== TESTO FORNITO ==
▼
KUWAIT CITY – Una notte di emozioni infinite, di colpi di scena degni di un film e di un epilogo deciso dalla freddezza dei rigoristi e dalle prodezze di un portiere. Il Paris Saint-Germain inaugura il suo 2026 alzando al cielo la Supercoppa di Francia, la quattordicesima della sua storia, al termine di una battaglia sportiva contro l’Olympique Marsiglia che ha tenuto con il fiato sospeso fino all’ultimo istante. Allo Jaber Al-Ahmad International Stadium di Kuwait City, i parigini di Luis Enrique hanno avuto la meglio per 4-1 dopo i calci di rigore, al termine di 90 minuti pirotecnici conclusi sul punteggio di 2-2. Un risultato che ha visto l’OM di Roberto De Zerbi accarezzare il sogno di un’impresa storica, svanito a una manciata di secondi dal fischio finale.
▲
== CONSEGNA ==
Trasforma in un elenco puntato il paragrafo del testo sulla Supercoppa di Francia che inizia con «KUWAIT CITY – Una notte di emozioni infinite», conservandone i fatti principali.

== DATI FORNITI ==
▼
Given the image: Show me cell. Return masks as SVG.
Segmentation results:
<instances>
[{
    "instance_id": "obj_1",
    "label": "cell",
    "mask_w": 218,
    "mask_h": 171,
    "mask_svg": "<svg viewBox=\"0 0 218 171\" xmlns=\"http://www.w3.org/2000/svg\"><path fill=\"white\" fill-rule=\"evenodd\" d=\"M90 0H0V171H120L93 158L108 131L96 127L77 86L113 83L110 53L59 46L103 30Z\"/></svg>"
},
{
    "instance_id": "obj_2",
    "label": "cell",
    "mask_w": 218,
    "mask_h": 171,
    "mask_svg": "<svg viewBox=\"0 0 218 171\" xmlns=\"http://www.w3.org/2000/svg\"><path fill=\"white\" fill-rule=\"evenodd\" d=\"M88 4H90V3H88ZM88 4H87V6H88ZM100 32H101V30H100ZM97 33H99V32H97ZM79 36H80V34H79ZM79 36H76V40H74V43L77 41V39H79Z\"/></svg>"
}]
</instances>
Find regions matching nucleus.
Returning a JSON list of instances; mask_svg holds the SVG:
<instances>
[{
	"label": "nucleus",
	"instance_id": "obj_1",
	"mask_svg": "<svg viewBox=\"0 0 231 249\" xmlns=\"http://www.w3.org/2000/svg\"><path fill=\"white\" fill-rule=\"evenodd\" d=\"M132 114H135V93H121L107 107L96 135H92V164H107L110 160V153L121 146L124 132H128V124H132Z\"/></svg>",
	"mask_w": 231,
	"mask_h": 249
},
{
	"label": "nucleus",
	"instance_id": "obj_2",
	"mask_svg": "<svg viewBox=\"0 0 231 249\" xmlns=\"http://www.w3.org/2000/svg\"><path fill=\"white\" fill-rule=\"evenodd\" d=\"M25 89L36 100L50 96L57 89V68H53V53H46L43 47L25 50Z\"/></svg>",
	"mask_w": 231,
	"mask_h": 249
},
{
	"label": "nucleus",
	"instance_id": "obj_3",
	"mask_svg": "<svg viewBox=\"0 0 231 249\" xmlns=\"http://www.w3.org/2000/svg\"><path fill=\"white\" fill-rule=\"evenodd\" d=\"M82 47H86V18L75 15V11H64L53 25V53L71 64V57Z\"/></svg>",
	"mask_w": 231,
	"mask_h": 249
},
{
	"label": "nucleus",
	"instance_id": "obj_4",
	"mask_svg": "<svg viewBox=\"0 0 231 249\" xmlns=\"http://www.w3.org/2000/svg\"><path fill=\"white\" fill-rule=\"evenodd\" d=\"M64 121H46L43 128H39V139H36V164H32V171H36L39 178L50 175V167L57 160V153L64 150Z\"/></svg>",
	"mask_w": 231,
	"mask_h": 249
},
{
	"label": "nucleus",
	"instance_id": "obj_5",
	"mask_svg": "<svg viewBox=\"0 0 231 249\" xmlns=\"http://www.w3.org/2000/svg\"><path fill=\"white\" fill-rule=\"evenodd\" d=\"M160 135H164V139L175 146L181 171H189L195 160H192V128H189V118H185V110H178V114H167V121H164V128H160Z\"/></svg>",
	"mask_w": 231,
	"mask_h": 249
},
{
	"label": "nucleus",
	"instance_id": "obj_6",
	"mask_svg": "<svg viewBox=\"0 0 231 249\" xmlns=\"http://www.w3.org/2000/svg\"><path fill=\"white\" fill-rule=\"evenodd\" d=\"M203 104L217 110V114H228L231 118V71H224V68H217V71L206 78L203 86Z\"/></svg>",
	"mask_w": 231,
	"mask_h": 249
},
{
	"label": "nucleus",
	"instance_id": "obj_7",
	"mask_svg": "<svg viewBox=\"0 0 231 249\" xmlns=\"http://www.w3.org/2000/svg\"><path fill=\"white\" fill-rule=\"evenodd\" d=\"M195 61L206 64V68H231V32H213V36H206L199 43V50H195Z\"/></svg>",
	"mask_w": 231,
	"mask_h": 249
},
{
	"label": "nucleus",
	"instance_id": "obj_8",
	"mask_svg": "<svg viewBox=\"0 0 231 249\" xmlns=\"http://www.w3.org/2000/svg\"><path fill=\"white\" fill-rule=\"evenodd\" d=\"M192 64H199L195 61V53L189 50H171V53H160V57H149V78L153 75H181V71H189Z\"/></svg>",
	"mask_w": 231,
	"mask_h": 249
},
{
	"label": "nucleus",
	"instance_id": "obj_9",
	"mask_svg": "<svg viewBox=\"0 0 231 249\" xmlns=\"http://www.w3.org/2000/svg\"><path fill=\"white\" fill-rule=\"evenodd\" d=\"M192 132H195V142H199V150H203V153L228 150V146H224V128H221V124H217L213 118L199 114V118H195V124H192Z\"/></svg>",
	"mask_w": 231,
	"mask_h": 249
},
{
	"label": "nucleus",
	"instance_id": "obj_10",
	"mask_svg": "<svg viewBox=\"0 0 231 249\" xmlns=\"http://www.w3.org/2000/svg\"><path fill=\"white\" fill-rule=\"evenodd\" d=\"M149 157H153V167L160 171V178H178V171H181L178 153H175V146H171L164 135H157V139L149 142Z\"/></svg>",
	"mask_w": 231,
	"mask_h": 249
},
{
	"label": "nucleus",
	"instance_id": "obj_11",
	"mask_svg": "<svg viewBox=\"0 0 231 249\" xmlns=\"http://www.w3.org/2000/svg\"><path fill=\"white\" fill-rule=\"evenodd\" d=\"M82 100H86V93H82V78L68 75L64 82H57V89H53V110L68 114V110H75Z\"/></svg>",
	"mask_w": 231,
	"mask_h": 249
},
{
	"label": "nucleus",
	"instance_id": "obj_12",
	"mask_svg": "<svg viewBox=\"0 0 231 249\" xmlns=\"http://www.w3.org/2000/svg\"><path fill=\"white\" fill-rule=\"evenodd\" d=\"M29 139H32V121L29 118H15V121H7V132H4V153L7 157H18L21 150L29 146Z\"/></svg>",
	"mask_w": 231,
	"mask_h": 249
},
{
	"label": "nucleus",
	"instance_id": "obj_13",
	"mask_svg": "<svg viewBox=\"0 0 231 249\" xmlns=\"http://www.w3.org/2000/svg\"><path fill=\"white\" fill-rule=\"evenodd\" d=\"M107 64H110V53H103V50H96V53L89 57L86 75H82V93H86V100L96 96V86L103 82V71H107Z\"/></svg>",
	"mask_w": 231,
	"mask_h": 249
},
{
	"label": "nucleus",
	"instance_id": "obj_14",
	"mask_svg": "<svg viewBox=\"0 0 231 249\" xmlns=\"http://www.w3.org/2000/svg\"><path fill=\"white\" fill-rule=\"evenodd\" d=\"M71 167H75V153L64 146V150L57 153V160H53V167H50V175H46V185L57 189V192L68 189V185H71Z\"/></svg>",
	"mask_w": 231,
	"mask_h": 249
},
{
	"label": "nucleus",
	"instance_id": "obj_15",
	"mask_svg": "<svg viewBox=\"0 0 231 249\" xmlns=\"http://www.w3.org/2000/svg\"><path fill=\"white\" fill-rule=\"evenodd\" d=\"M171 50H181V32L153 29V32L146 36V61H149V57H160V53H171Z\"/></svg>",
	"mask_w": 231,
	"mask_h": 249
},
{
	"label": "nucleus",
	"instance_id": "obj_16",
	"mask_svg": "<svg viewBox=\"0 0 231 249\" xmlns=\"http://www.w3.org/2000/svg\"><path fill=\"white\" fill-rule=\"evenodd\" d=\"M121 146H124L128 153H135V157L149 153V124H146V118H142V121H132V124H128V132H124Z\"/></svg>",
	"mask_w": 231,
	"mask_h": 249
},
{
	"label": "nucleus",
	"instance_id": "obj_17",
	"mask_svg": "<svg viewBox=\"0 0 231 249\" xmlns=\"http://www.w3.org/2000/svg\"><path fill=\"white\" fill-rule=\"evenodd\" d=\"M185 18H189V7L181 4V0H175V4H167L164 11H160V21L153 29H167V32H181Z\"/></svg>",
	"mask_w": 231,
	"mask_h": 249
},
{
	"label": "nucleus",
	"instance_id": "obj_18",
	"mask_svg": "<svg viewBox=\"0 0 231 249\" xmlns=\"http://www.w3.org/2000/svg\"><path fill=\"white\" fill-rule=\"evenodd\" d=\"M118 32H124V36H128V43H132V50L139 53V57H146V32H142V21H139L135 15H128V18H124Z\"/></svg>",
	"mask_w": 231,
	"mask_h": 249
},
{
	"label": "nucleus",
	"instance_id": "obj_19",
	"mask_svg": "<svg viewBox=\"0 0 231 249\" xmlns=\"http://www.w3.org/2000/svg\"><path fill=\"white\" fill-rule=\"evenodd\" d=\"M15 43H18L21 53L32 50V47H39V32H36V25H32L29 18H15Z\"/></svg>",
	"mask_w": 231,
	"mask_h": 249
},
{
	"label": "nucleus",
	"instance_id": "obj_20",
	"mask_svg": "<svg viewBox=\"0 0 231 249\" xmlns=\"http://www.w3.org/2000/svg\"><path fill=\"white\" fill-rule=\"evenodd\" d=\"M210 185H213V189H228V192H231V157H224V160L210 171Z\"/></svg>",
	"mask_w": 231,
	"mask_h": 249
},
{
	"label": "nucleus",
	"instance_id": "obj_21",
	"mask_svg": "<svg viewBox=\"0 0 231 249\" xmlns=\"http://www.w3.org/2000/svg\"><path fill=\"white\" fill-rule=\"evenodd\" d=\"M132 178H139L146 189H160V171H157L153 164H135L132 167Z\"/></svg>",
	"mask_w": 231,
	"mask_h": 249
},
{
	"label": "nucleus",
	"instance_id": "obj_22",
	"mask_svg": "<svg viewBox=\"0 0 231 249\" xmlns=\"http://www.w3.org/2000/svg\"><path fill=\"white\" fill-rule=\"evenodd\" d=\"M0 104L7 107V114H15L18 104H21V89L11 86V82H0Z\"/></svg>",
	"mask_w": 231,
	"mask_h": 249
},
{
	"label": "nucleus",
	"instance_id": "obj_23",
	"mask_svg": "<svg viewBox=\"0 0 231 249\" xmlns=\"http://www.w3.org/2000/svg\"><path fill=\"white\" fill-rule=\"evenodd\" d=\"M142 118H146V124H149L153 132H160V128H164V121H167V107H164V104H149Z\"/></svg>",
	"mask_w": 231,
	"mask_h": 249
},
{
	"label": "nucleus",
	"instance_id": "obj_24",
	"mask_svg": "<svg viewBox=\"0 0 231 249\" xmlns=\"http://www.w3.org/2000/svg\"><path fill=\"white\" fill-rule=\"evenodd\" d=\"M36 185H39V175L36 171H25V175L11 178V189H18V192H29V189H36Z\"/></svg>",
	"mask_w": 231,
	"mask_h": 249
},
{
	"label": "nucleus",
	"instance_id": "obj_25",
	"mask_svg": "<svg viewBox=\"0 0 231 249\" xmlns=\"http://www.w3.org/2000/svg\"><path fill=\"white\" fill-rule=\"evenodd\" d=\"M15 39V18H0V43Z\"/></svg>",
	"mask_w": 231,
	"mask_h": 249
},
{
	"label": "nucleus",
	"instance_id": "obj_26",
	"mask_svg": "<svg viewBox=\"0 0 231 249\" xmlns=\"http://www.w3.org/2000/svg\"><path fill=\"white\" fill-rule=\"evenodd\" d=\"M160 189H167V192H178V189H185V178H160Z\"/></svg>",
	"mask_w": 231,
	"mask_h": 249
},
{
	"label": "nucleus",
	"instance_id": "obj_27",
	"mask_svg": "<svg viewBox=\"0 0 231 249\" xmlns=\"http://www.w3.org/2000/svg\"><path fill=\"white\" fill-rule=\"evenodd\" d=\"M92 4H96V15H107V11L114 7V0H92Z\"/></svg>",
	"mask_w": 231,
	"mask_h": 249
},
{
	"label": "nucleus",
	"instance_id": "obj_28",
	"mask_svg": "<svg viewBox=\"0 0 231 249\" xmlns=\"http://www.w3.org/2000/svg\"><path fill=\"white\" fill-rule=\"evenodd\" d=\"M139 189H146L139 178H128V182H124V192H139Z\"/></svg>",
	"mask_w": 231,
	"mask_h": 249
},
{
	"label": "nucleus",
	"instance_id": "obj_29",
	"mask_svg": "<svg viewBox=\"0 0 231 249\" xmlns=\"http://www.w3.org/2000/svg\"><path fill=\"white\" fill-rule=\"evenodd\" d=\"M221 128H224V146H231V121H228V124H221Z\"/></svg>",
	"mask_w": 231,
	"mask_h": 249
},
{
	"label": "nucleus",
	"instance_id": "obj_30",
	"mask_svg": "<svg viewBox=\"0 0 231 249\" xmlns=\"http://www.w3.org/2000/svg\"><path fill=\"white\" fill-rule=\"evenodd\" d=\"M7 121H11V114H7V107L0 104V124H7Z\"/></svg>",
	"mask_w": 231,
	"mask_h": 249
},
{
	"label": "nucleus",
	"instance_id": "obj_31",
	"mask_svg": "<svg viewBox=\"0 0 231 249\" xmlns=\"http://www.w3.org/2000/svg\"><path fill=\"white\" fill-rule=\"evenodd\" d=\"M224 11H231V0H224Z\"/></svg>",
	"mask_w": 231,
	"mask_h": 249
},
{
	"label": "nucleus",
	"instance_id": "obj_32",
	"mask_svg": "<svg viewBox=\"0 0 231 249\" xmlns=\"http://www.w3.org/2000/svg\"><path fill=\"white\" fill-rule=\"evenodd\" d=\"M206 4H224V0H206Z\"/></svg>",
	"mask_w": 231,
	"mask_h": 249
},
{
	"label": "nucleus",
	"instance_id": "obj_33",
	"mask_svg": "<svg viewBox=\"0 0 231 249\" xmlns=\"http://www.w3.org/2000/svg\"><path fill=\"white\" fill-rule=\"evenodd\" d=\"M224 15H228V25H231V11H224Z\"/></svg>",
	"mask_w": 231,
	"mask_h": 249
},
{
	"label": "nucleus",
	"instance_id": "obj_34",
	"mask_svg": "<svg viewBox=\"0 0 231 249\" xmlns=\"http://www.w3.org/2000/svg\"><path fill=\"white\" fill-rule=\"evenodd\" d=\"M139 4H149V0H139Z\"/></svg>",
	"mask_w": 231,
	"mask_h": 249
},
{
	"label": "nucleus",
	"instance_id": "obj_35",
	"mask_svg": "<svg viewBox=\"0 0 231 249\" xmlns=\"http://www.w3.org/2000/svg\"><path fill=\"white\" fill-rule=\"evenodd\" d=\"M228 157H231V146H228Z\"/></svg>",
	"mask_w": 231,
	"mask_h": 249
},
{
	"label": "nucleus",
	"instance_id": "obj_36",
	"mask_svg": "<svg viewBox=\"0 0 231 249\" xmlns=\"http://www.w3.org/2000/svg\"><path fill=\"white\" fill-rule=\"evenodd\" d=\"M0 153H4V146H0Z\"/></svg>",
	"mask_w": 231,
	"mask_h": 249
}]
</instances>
▲
== RISPOSTA ==
- Il Paris Saint-Germain apre il 2026 vincendo la Supercoppa di Francia, la quattordicesima della sua storia.
- L'avversario è l'Olympique Marsiglia di Roberto De Zerbi.
- La partita si gioca allo Jaber Al-Ahmad International Stadium di Kuwait City.
- I 90 minuti finiscono 2-2, e il PSG di Luis Enrique vince 4-1 ai calci di rigore.
- Il risultato dipende dalla freddezza dei rigoristi e dalle prodezze di un portiere.
- L'OM sfiora un'impresa storica, svanita a pochi secondi dal fischio finale.